Nuova uscita per Marcos y Marcos: La libertà è un passero blu, di Heloneida Studart
“Ci saremmo immersi fino alla vita nell’acqua scura. Lui avrebbe lanciato molliche di pane nei punti più profondi, mettendosi un dito sulle labbra, perché la mia voce non spaventasse i grandi crostacei azzurri. Il vento arido gli avrebbe scompigliato i capelli. Avremmo condiviso il silenzio salato della notte e la presenza palpitante delle stelle“.
Sulla costa nordorientale del Brasile, donna Menina domina uomini e terre dalla sua villa rigogliosa. Né l’arcivescovo, né il governatore, tanto meno le figlie sottomesse osano opporsi al suo volere. Soltanto Marina, nipote adorata, non cammina per casa in punta di piedi, nel timore perenne della nonna centenaria. Lei ha conosciuto altri mondi, si è scontrata con paura più crude. Con João, Marina aveva esplorato i giardini abbandonati della città vecchia, il porto con le navi cariche di sacchi di cotone, il quartiere dei bordelli. Aveva pescato i granchi a Jaçanã, nel silenzio salato della notte. Si era sentita scorrere il sangue nelle vene come un vino tiepido. Adesso João è in carcere per aver gridato che i poveri pagano per tutti, per aver scritto sui muri che il passero è un uccello blu. Marina, tenera e ostinata, lancia appelli, va a trovarlo ogni sabato con un vassoio di biscotti fatti in casa. Le dicono che João non potrà mai corrispondere il suo amore, che non potrà mai amare una donna.
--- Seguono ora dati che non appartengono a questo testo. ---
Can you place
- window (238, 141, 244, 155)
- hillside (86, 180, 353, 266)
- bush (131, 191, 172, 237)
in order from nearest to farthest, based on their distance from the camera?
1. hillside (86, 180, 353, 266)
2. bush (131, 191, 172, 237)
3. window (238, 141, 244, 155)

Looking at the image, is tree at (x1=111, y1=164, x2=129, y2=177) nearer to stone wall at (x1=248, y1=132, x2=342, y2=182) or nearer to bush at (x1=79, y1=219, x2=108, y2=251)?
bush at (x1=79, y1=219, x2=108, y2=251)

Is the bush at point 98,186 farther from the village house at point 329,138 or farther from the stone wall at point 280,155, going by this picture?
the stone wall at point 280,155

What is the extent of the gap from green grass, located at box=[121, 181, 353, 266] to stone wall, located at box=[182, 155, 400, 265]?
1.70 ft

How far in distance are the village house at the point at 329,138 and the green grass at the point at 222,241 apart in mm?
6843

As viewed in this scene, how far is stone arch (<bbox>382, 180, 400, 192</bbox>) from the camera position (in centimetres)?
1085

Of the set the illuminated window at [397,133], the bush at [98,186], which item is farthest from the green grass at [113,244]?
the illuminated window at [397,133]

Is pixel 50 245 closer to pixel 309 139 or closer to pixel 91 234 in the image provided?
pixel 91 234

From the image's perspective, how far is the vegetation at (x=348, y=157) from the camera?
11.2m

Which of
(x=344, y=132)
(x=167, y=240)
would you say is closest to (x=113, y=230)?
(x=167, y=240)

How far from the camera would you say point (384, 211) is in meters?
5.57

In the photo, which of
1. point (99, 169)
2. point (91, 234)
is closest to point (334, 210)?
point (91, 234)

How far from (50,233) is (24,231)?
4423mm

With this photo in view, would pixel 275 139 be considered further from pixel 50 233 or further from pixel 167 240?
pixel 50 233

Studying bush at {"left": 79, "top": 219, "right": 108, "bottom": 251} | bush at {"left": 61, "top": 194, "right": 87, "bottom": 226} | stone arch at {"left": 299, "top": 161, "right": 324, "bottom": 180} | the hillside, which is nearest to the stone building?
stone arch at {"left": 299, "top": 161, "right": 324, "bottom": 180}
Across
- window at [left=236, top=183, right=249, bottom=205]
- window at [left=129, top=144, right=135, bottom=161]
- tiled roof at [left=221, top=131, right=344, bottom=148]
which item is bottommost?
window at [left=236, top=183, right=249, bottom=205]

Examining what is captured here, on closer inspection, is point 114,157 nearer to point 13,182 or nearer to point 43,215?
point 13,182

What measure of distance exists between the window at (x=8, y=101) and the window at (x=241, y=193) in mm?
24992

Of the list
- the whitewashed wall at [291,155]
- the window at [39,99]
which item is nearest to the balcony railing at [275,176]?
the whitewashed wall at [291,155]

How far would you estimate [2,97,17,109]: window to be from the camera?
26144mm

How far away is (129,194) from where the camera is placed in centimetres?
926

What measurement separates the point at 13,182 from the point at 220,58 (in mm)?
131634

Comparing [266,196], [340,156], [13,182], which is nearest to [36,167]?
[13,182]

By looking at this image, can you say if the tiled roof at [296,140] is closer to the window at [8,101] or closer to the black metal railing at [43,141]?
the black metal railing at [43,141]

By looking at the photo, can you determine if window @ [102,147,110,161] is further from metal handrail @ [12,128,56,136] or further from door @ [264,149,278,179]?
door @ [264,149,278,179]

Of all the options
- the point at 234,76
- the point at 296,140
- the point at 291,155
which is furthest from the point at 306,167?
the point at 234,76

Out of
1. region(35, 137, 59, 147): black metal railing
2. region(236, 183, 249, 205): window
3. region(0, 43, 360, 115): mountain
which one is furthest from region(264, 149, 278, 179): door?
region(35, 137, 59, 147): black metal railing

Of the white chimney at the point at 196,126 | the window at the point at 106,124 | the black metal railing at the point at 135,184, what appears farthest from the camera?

Le dicono che il bellissimo forestiero giunto da poco alla villa è stato l’amante di João. Marina accusa il colpo fin sotto l’ombelico, come se le avessero spaccato le viscere. Ma il suo amore non muta, non muore… Una favola, un romanzo politico, una storia d’amore.
“Era stato lui a farmi conoscere la città. Ci incontravamo ovunque, come per caso. Ora davanti alla porta di un bar, dove gli uomini bevevano succo di canna da zucchero e infusi d’erbe, ora al vecchio mercato, pieno di venditori di noci di cocco, accovacciati sulle stuoie, di baracche di selvaggina affumicata, dove c’erano sempre filamenti d’agave fumanti affinché i passanti potessero accendersi una sigaretta”.
L’autrice. Heloneida Studart nasce a Fortaleza, nel Nordest del Brasile, nel 1932. Unica femmina di cinque figli, lascia giovanissima la città natale e le costrizioni di un’educazione rigida e conservatrice per trasferirsi a Rio de Janeiro e intraprendere la sua carriera di giornalista e attivista politica. Paga con la persecuzione e il carcere, durante la dittatura, il suo impegno contro ogni forma di discriminazione e di oppressione. Dal 1978, continua la sua militanza come deputato per il Partito dei lavoratori brasiliano. Dice di essere diventata femminista alla faccia di una zia che ripeteva sempre che le donne non hanno volontà, e scrittrice per le tante ore trascorse in cucina, con la vecchia domestica nera, ad ascoltare leggende favolose, piene di orrori e sensualità. Dice di aver sempre lottato per una pace che sia libera coesistenza tra diversi, nel rispetto delle reciproche diversità. Heloneida Studart è morta nel dicembre 2007. Il governatore di Rio de Janeiro ha disposto tre giorni di bandiere a mezz’asta in memoria del deputato di sei legislature, della pioniera del movimento femminista, della scrittrice e della donna forte e generosa.